[Data for the task]
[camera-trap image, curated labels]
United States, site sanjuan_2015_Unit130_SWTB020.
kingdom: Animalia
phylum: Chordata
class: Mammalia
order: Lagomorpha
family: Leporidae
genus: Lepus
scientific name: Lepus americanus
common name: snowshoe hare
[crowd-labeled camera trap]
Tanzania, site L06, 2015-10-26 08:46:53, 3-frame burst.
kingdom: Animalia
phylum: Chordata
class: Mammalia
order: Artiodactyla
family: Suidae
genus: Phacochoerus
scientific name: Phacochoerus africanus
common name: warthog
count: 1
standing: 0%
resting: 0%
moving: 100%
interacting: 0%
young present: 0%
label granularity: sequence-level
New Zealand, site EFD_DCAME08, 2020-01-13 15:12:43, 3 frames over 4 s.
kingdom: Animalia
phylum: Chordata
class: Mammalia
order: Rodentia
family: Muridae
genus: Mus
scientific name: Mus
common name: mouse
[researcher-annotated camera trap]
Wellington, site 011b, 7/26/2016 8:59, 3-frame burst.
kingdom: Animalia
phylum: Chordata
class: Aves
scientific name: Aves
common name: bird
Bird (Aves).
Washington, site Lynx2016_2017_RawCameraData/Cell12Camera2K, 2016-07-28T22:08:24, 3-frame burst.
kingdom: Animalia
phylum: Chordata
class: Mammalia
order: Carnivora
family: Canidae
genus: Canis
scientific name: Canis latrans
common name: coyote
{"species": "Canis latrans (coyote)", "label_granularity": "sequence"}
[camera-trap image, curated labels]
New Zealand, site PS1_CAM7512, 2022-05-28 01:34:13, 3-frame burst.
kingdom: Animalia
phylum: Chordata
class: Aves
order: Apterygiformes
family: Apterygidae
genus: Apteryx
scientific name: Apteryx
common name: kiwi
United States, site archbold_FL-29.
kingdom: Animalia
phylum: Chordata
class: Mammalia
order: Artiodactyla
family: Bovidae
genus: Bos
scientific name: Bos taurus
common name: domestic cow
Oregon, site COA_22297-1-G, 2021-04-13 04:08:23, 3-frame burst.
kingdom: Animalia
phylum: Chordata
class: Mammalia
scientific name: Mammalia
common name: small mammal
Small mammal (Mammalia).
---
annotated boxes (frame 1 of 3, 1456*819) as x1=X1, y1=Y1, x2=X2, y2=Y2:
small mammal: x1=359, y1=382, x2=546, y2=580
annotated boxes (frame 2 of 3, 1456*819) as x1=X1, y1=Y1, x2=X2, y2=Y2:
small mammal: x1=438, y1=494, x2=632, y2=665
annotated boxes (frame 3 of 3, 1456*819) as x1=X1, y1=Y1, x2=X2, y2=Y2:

[What to work on]
Gather each line of the listing containing the word "latrans" and show it.

[Answer box]
scientific name: Canis latrans
{"species": "Canis latrans (coyote)", "label_granularity": "sequence"}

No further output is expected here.